Литке побледнел, широко шагнул к Константину, схватил его на руки и, несмотря на яростное сопротивление, унес. В каюте Литке опустил великого князя на пол и стал драть его за уши, приговаривая:

– Сейчас, ваше высочество, бесполезно обращаться к вашему рассудку, ибо его затмили страсти. Дух ваш под влиянием плоти. Вот плоть пусть и отвечает…

Уже не в первый раз Федору Петровичу приходилось таким образом усмирять неистовый нрав своего воспитанника.

В тот день в кают-компании между офицерами шел грустный разговор. Все сочувствовали выдающемуся мореплавателю и ученому, вынужденному вместо серьезных дел на любимом поприще тратить время и душевные силы на обуздание царского отпрыска.

После этого случая Константин был окончательно усмирен. Два дня его не выпускали из каюты. На третий день он вместе с Федором Петровичем появился на палубе и прежде всего направился к Гайвазовскому, писавшему на своем обычном месте. Князь извинился перед Гайвазовским и попросил руководить его занятиями живописью. С этого дня они втроем сидели за мольбертами – Гайвазовский, Литке, Константин. Литке давно, еще в первых своих плаваниях, любил делать зарисовки. В числе необходимых вещей у него всегда были объемистая тетрадь для ведения ежедневных записей, альбом и ящик акварельных красок.

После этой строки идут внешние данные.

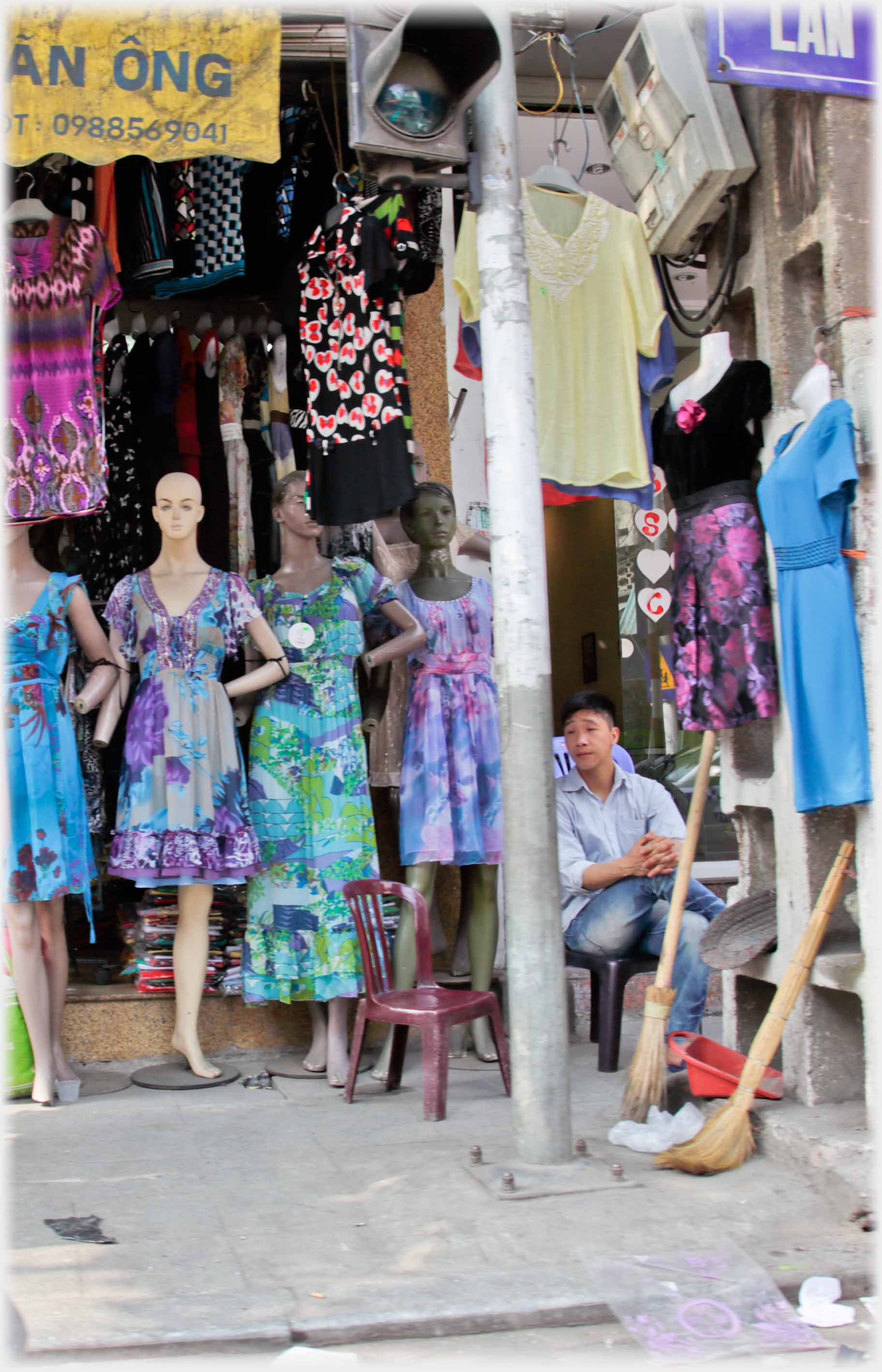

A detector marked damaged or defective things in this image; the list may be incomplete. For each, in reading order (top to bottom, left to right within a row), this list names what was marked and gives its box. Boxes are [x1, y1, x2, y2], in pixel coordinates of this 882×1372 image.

mannequin with missing leg [4, 524, 119, 1103]
mannequin with missing leg [96, 477, 289, 1075]
mannequin with missing leg [238, 472, 425, 1081]
mannequin with missing leg [373, 485, 507, 1081]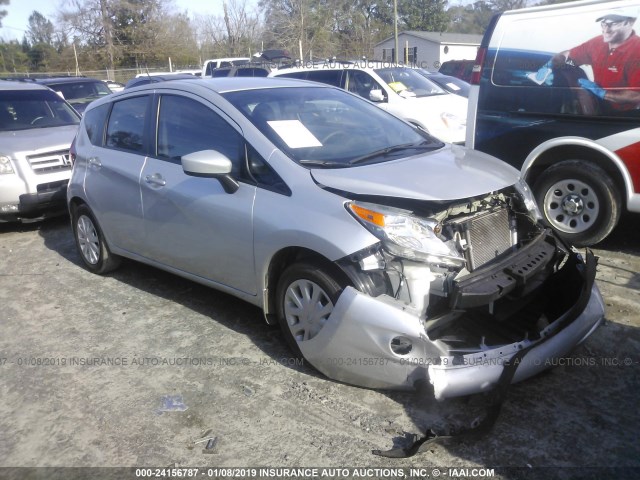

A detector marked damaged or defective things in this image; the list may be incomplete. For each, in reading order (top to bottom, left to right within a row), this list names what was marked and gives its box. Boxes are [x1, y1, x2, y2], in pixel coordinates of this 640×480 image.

damaged silver hatchback [67, 79, 604, 400]
crushed front bumper [300, 249, 604, 400]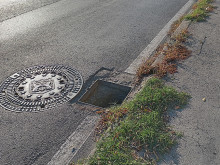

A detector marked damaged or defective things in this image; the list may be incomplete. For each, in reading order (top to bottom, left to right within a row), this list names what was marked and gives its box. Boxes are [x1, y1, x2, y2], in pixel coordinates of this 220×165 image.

missing manhole cover [0, 65, 83, 112]
pothole [0, 65, 83, 112]
missing manhole cover [79, 80, 131, 108]
pothole [79, 80, 131, 108]
cracked asphalt [160, 0, 220, 164]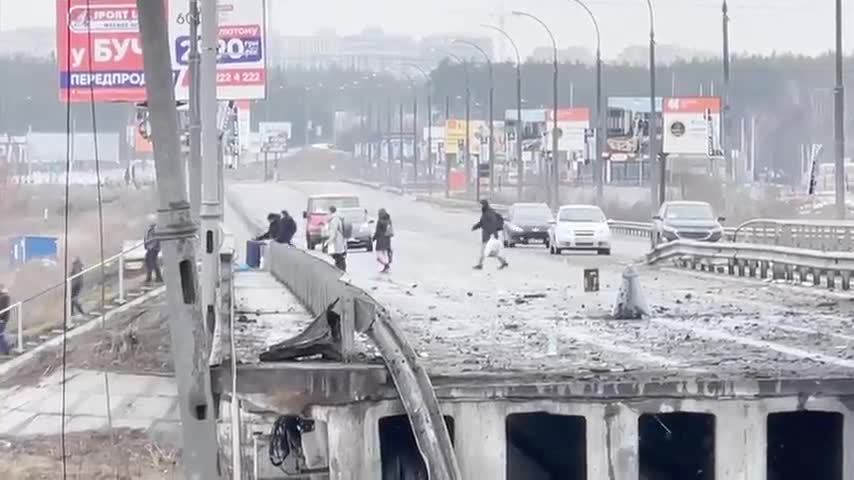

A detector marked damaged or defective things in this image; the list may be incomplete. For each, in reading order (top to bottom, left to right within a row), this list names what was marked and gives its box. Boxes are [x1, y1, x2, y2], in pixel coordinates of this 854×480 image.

damaged railing [226, 193, 462, 480]
damaged railing [648, 239, 854, 290]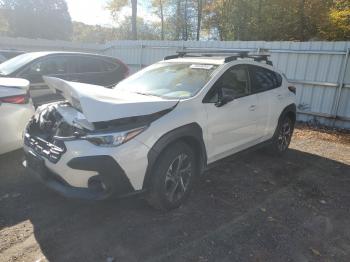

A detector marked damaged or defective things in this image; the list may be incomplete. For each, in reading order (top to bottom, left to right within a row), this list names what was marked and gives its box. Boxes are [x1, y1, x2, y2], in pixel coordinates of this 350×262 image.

damaged hood [43, 76, 179, 122]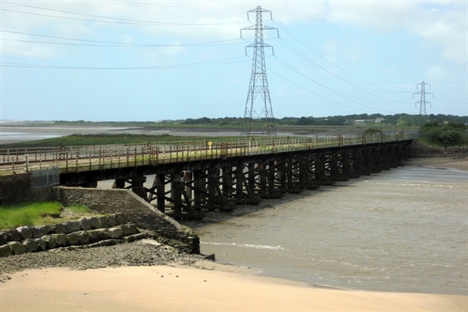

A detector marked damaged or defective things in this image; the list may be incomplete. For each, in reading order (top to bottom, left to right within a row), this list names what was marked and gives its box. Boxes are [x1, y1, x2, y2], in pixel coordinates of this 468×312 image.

rusty metal structure [1, 133, 414, 219]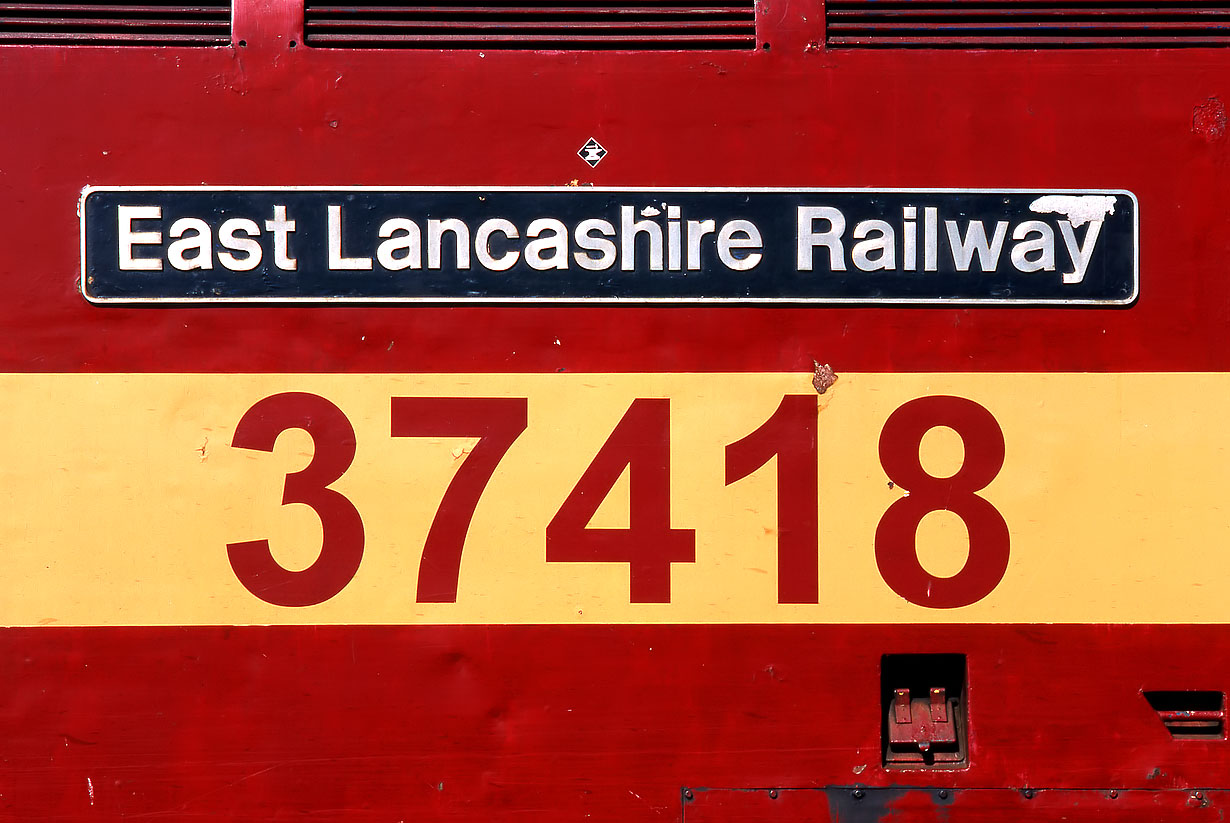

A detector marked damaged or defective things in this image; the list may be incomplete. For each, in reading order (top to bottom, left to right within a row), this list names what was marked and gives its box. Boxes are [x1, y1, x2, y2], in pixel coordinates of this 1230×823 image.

rust spot on red paint [1195, 98, 1225, 143]
rust spot on red paint [816, 361, 836, 393]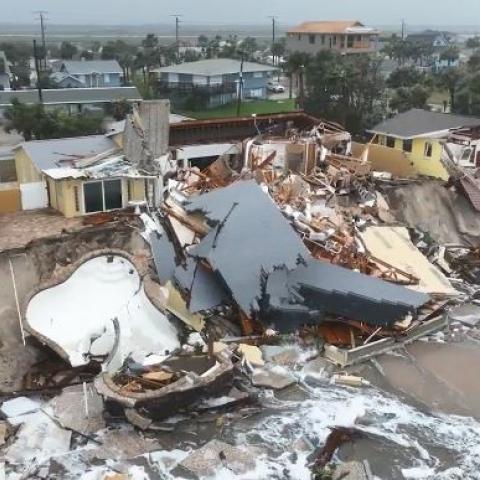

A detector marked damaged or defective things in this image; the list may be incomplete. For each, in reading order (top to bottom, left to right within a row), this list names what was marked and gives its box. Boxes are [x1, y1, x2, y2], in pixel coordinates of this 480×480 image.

broken roof section [184, 179, 312, 312]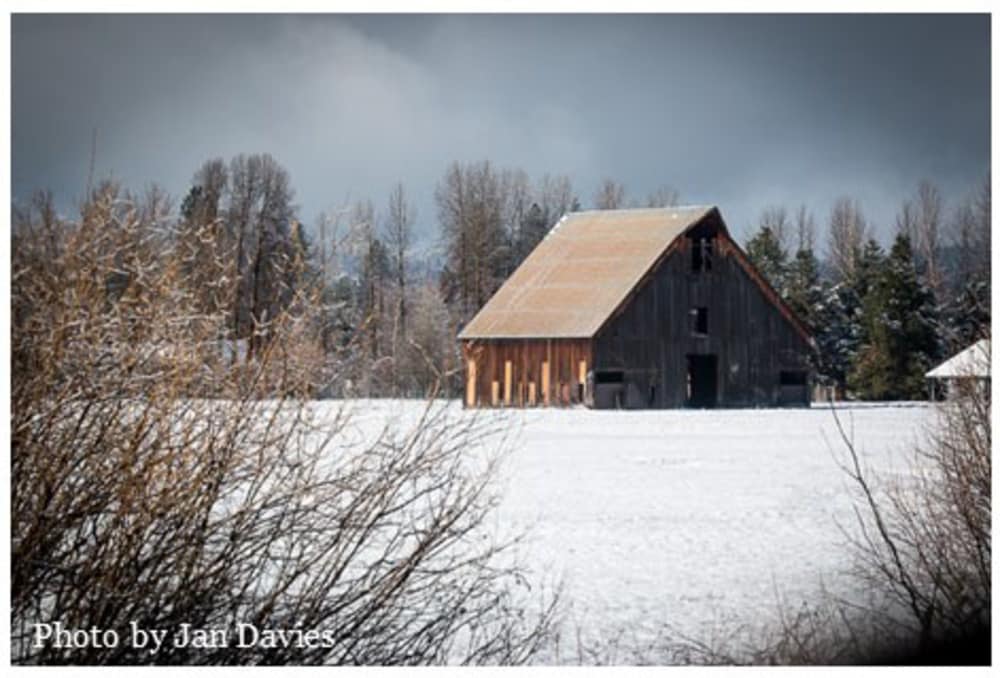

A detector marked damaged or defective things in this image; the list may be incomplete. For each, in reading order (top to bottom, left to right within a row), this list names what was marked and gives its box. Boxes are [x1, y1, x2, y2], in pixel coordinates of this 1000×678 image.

rusty metal roof [458, 206, 716, 340]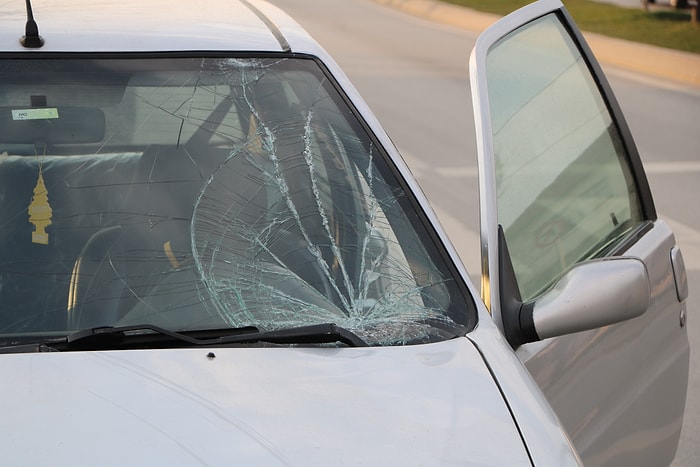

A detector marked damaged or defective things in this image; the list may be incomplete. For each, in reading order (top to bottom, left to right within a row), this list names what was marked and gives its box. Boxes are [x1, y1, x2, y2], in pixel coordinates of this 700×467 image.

cracked windshield glass [0, 55, 474, 348]
shattered windshield [0, 55, 476, 348]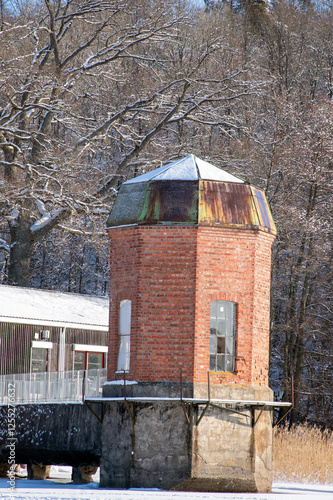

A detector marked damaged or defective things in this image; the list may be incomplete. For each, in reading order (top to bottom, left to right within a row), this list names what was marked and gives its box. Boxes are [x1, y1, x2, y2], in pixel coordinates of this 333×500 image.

rusted metal dome [106, 154, 274, 234]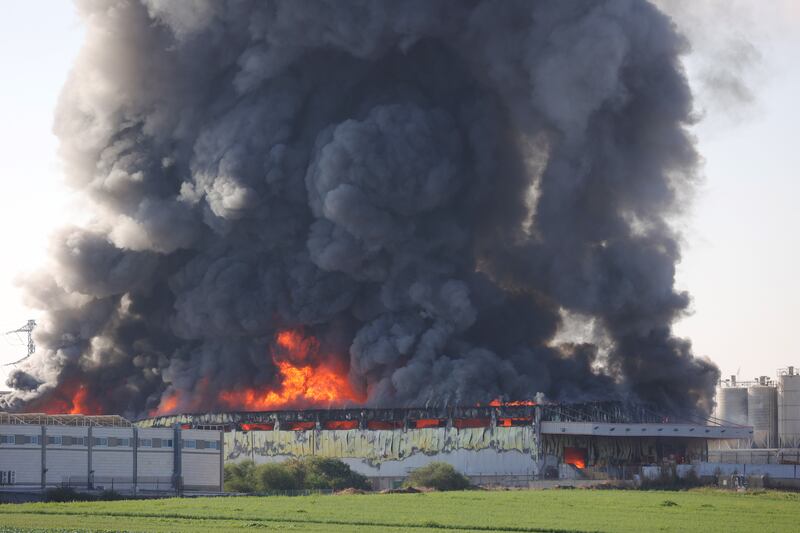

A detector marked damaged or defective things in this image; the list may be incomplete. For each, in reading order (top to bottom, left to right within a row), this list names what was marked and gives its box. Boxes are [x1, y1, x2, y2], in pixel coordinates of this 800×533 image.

charred structure [4, 2, 720, 418]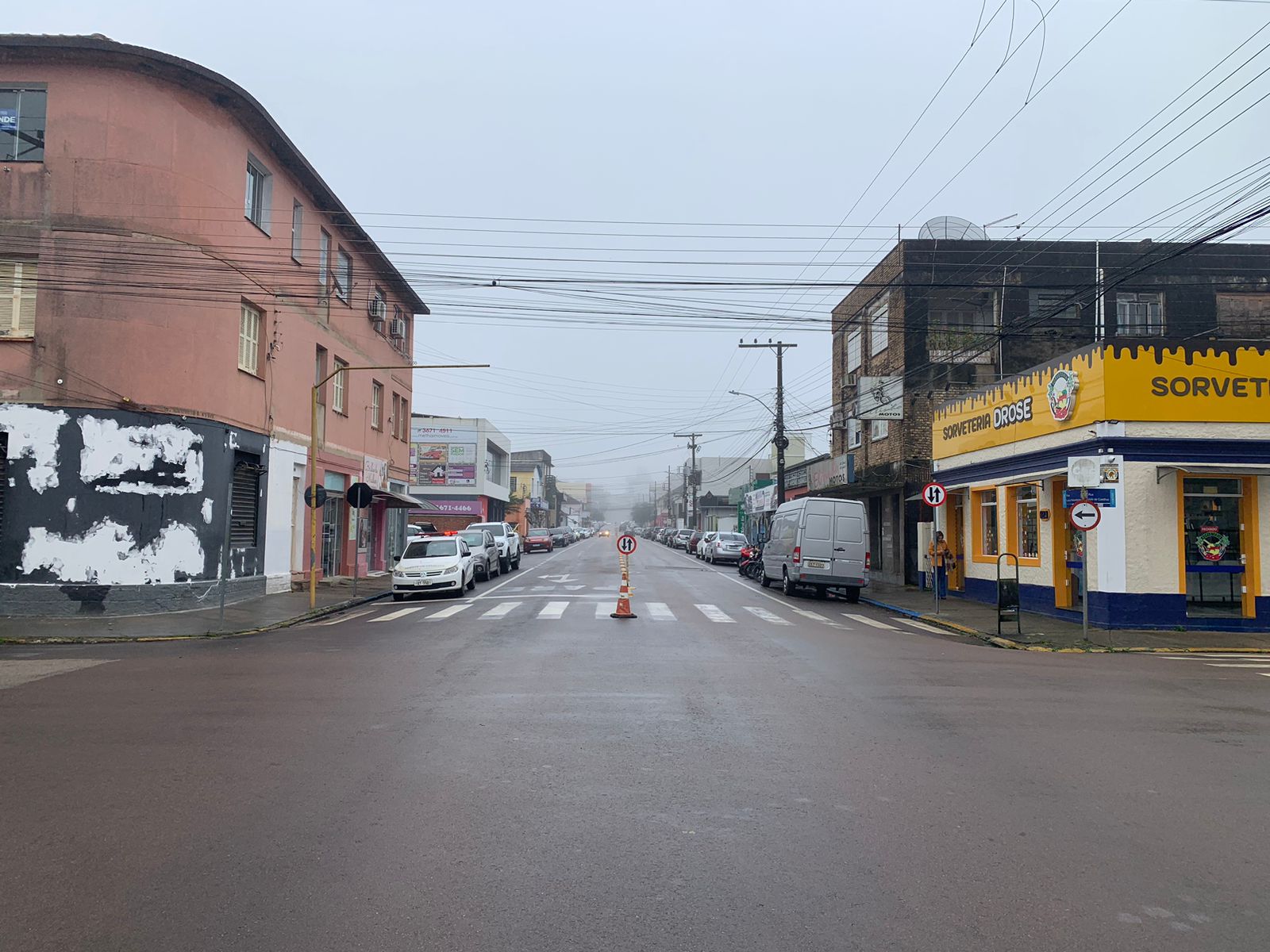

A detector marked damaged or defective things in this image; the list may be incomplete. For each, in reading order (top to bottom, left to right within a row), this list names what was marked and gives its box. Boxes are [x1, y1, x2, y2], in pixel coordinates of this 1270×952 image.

peeling white paint on wall [0, 403, 69, 492]
peeling white paint on wall [79, 416, 203, 495]
peeling white paint on wall [21, 517, 204, 586]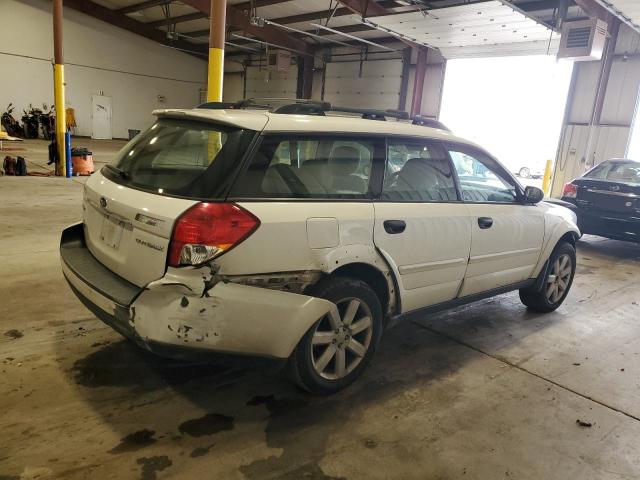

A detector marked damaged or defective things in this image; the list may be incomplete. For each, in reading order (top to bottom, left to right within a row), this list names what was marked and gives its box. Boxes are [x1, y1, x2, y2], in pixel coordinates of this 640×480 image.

damaged rear bumper [60, 223, 338, 358]
crumpled bumper cover [60, 223, 338, 358]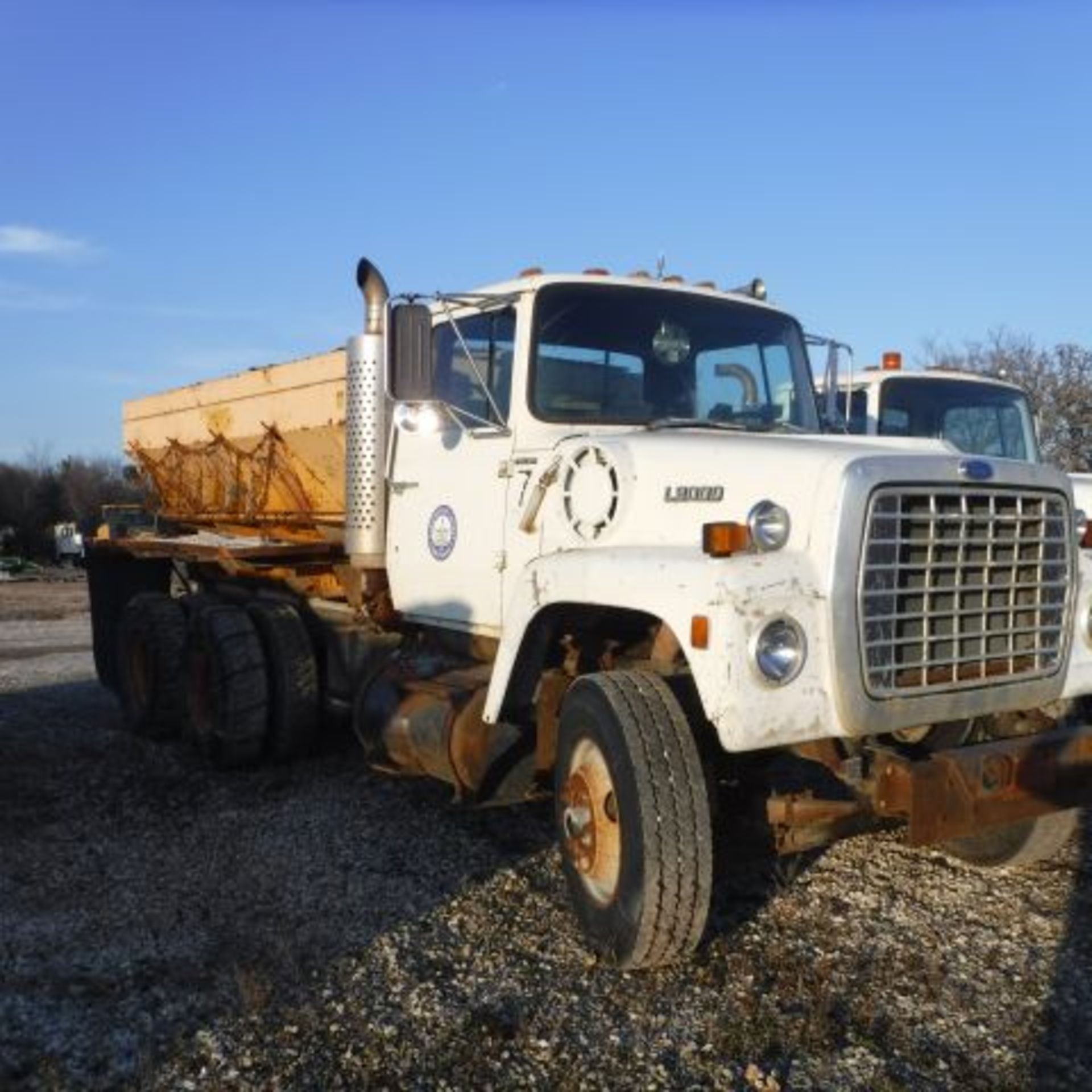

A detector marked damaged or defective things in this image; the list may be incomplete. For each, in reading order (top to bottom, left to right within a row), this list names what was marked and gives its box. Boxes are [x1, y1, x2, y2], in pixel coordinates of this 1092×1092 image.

Теперь с прилежанием, удивлявшим окружающих, он брал уроки у Гайвазовского и все повторял офицерам, что морякам и географам необходимо умение запечатлеть окружающий ландшафт. Гайвазовский, руководя занятиями Литке и Константина, вынужден был отрываться от собственной работы, но он не жалел о затраченном времени. Федор Петрович, со своей стороны, проводил с ним занятия по астрономии, навигации, морской практике, сложному устройству парусных кораблей и их управлению. Литке обстоятельно рассказывал о различных типах кораблей в российском и иноземном флоте, давал книги русских и иностранных мореходов, учил составлять карты и таблицы.

Гайвазовский увлекался морской наукой, равно как и воспоминаниями Федора Петровича о плаваниях к Новой Земле и вокруг света. Ведь рассказывал Федор Петрович не столько о необычайных и опасных приключениях, сколько о нравах и образе жизни различных, особенно мало известных народностей. Никогда не забывая, что Гайвазовский художник, Литке подробно описывал природу дальних стран, восходы и закаты, краски различных морей и океанов…

Воображение Гайвазовского уносило его далеко, и он начал сознавать, правда пока смутно, что для создания образа моря, к чему его так властно влекло, необходимо увидеть чужие воды, чужое небо: только тогда он лучше поймет и изобразит родное Черное море…

До самой осени находился художник в плавании. Он встречал восходы и закаты, изведал штиль и бури Балтики. Плавание было замечательной школой для Гайвазовского. С этих пор он неразрывно связал свою судьбу с русским флотом. За летние месяцы, проведенные на корабле, Гайвазовский написал картины «Облака с Ораниенбаумского берега моря», «Группа чухонцев на берегу Финского залива», две картины, изображающие пароход, идущий в Кронштадт, картину с голландским кораблем в открытом море и просто два морских вида.

Все они были приняты на осеннюю академическую выставку.